╭─ Record excerpts

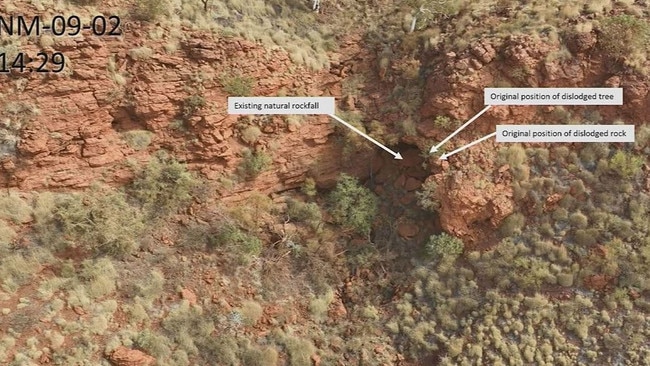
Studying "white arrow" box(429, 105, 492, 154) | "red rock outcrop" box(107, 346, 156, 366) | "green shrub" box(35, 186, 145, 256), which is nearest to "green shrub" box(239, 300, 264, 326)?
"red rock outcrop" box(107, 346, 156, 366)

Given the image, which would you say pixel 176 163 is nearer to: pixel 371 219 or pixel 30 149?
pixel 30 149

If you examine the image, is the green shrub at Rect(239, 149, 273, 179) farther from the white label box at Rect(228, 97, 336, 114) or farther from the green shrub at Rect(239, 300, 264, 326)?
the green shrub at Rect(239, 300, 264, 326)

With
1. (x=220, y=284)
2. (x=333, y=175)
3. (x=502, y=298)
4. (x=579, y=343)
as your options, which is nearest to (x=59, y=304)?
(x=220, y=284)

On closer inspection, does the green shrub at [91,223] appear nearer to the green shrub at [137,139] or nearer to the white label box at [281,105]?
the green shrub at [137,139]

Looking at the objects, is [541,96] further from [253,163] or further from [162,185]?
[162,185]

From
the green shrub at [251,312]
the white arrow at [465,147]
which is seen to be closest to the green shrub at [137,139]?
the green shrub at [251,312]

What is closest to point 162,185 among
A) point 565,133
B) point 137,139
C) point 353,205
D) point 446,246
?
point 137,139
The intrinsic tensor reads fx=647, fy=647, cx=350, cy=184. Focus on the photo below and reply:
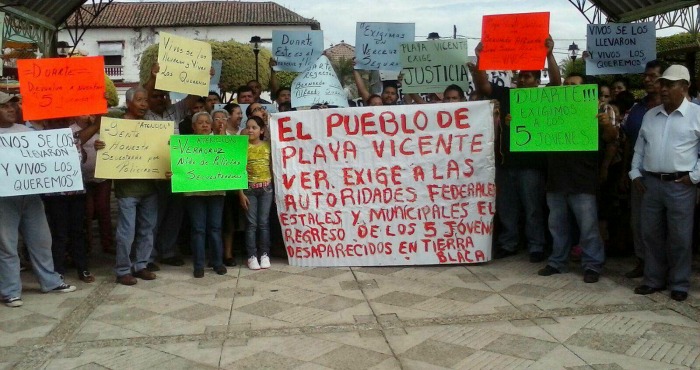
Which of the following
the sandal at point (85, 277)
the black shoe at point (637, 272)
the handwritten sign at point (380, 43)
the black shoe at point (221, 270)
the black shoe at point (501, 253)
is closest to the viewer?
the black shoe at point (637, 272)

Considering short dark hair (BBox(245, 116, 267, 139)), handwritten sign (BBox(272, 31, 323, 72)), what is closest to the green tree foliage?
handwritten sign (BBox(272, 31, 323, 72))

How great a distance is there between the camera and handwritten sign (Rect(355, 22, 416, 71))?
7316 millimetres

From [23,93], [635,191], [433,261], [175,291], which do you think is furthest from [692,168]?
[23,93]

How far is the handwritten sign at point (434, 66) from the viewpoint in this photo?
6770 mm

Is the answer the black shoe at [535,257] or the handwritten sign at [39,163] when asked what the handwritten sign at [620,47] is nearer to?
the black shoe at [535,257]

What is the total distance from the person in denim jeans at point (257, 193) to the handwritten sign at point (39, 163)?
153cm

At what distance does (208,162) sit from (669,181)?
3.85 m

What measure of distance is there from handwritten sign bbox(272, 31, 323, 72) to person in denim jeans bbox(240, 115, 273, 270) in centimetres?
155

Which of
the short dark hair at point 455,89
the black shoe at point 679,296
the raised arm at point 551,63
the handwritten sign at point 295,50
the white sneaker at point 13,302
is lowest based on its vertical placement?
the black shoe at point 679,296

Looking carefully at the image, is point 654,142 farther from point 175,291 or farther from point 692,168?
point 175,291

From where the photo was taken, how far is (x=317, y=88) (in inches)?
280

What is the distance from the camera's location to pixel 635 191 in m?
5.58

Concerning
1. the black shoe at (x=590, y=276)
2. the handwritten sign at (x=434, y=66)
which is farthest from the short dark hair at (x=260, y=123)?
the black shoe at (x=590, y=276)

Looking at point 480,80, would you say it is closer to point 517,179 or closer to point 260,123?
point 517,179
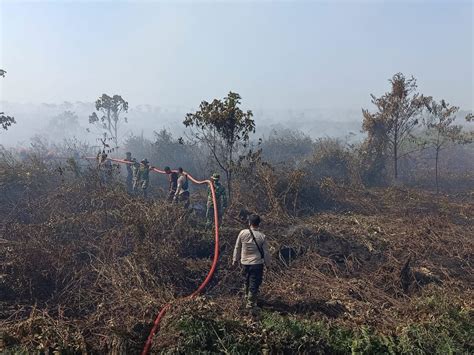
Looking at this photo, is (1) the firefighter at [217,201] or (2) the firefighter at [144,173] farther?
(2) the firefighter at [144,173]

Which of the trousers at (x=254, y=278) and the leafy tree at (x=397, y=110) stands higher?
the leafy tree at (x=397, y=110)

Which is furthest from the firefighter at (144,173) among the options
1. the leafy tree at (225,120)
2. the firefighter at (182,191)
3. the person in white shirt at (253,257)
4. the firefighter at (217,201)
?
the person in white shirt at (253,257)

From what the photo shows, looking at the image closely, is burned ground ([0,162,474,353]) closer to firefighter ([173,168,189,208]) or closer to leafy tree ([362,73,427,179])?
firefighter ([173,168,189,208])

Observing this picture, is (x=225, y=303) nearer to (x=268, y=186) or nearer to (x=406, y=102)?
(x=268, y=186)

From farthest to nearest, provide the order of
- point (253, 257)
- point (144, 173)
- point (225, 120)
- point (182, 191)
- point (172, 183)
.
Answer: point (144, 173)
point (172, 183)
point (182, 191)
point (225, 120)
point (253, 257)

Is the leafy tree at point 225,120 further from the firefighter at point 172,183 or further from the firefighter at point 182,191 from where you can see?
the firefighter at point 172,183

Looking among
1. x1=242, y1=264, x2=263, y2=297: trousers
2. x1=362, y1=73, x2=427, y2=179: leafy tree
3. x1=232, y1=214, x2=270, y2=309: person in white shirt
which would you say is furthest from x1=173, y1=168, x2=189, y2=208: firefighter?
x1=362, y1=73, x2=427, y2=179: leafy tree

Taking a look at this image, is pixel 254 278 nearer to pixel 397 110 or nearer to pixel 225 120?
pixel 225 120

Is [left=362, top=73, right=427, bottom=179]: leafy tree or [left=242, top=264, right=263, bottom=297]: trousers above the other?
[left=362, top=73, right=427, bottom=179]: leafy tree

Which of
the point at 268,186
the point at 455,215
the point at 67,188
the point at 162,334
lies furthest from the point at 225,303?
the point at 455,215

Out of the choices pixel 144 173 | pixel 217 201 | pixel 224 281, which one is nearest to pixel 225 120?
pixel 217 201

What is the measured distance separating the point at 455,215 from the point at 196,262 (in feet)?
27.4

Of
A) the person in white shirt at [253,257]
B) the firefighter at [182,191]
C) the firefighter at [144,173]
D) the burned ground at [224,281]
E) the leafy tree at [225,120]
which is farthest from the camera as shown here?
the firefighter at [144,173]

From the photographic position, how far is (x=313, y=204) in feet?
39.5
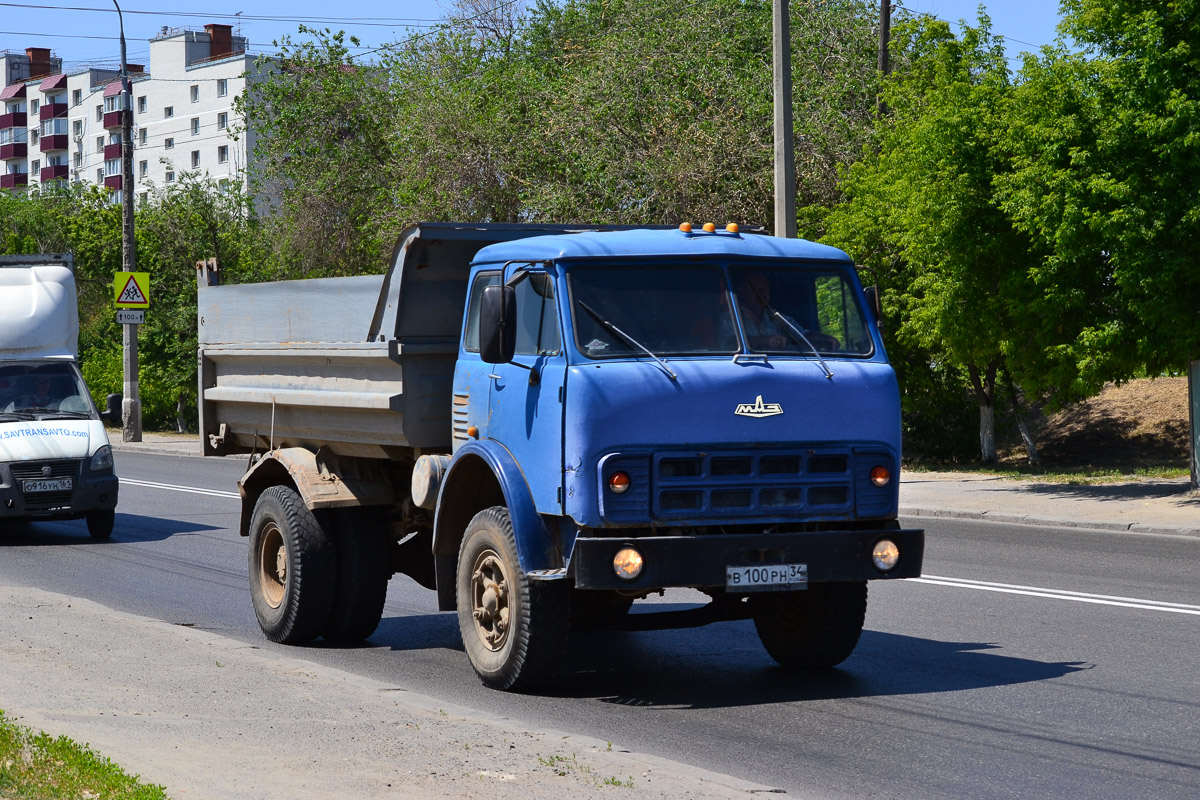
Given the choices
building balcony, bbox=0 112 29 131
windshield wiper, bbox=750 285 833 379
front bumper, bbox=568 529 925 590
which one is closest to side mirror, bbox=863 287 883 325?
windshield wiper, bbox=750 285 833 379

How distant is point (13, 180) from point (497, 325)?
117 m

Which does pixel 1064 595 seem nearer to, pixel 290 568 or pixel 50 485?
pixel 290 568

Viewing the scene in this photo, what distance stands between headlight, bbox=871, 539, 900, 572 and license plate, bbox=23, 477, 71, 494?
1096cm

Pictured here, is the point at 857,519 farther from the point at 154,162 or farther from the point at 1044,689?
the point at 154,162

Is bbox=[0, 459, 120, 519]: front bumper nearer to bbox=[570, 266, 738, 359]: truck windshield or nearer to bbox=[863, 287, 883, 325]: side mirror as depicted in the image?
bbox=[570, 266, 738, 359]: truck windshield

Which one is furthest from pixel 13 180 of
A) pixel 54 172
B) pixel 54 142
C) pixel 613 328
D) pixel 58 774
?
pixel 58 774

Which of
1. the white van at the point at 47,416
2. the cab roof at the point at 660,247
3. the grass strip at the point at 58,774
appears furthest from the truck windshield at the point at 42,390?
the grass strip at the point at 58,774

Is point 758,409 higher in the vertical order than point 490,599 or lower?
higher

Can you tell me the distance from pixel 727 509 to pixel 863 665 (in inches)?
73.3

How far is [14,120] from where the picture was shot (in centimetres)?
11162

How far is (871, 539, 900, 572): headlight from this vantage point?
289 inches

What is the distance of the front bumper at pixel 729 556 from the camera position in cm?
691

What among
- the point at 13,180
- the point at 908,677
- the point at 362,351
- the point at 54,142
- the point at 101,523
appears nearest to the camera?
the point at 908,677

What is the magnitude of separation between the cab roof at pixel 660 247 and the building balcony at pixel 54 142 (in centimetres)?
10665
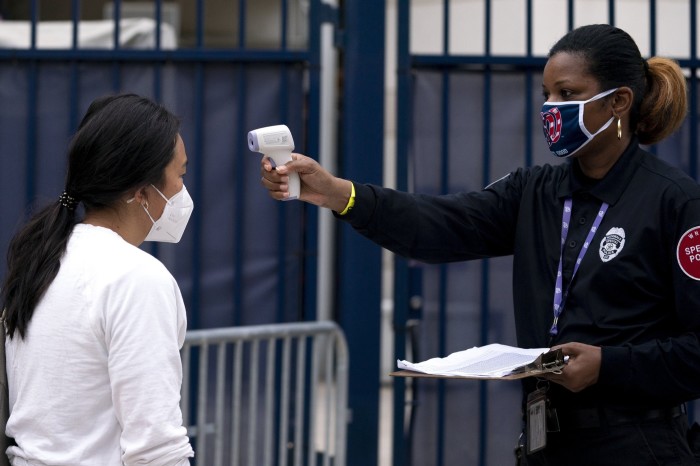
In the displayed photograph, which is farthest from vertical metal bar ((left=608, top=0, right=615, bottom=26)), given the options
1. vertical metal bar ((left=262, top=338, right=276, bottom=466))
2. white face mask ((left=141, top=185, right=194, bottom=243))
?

╰─

Your goal: Copy everything from the line containing "Looking among" down to the line containing "which would you say is", keeping each line identical to the original.

Task output:
Looking among
1. x1=242, y1=264, x2=263, y2=297: trousers
2. x1=362, y1=73, x2=427, y2=179: leafy tree
3. x1=232, y1=214, x2=270, y2=309: person in white shirt
which would you say is furthest from x1=173, y1=168, x2=189, y2=208: firefighter?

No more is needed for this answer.